▶ _Page excerpt_:
* Start *

# Draw weight change/Changing limbs/HOYT??



## Harperman (Sep 3, 2006)

Hello,,,,This question is for the tuners/tweekers that have changed limbs on a Hoyt bow...This will seem like an odd question to some , but keep in mind that I shoot Fingers...Here goes...I have a chance to buy a Hoyt ProElite, with LX Pro limbs, and AccuWheels that have draw modules on them, from 27" to 31" ...This bow maxes at 53# draw weight...I have a set of 86 deflection XT-3000 limbs, that maxed at 60#, on a ProTec riser, with #3 Spirals...I want to put these XT-3000 limbs on this Pro Elite riser, BUT, keep the AccuWheels...This "Should" make the max draw length on this bow/Limb combo very close to My draw length, and the soft back wall will allow Me to shoot with a Clicker......Does ANYONE know the approximate max draw weight that these XT-3000 limbs would be on this ProElite riser??...To clarify....ProElite riser, Xt-3000 limbs with number 86 limb deflection, and draw length adjustable AccuWheels...I'm hoping for something UNDER 70# max draw weight...Any help will be appeciated...Thanks!...Harperman


----------



## edthearcher (Nov 2, 2002)

*changing limbs*

your best bet is to call the hoyt tech dept. they can best answer your questions


----------



## TMan51 (Jan 25, 2004)

You will likely need new Axccuwheels for the change, and usually you would gain DW with the transition from Spirals to wheels, but you have so many variables with the change that it's hard to track the differences.

That said, XT3000's with an 86def and a 29" DL (or so) sounds like you'll be in range of your DW goal.

* End *

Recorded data

* Start *

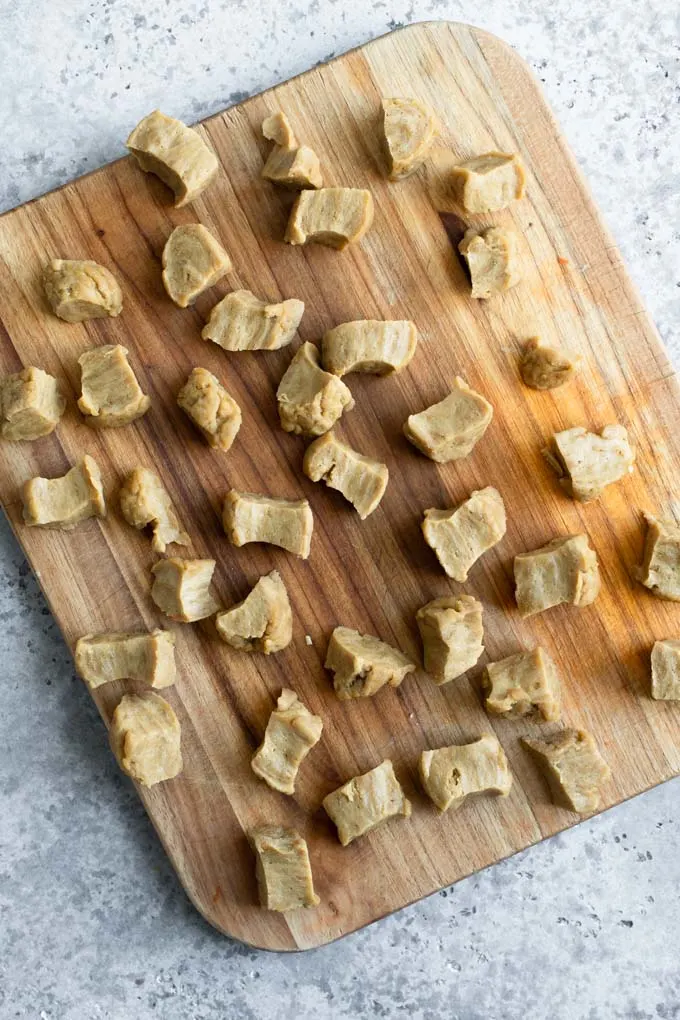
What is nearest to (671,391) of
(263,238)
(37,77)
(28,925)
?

* End *

▶ _What is required_:
Reproduce the forum thread on changing limbs on a Hoyt bow word for word, from its title through the last reply.

▶ _Solution below_:
# Draw weight change/Changing limbs/HOYT??



## Harperman (Sep 3, 2006)

Hello,,,,This question is for the tuners/tweekers that have changed limbs on a Hoyt bow...This will seem like an odd question to some , but keep in mind that I shoot Fingers...Here goes...I have a chance to buy a Hoyt ProElite, with LX Pro limbs, and AccuWheels that have draw modules on them, from 27" to 31" ...This bow maxes at 53# draw weight...I have a set of 86 deflection XT-3000 limbs, that maxed at 60#, on a ProTec riser, with #3 Spirals...I want to put these XT-3000 limbs on this Pro Elite riser, BUT, keep the AccuWheels...This "Should" make the max draw length on this bow/Limb combo very close to My draw length, and the soft back wall will allow Me to shoot with a Clicker......Does ANYONE know the approximate max draw weight that these XT-3000 limbs would be on this ProElite riser??...To clarify....ProElite riser, Xt-3000 limbs with number 86 limb deflection, and draw length adjustable AccuWheels...I'm hoping for something UNDER 70# max draw weight...Any help will be appeciated...Thanks!...Harperman


----------



## edthearcher (Nov 2, 2002)

*changing limbs*

your best bet is to call the hoyt tech dept. they can best answer your questions


----------



## TMan51 (Jan 25, 2004)

You will likely need new Axccuwheels for the change, and usually you would gain DW with the transition from Spirals to wheels, but you have so many variables with the change that it's hard to track the differences.

That said, XT3000's with an 86def and a 29" DL (or so) sounds like you'll be in range of your DW goal.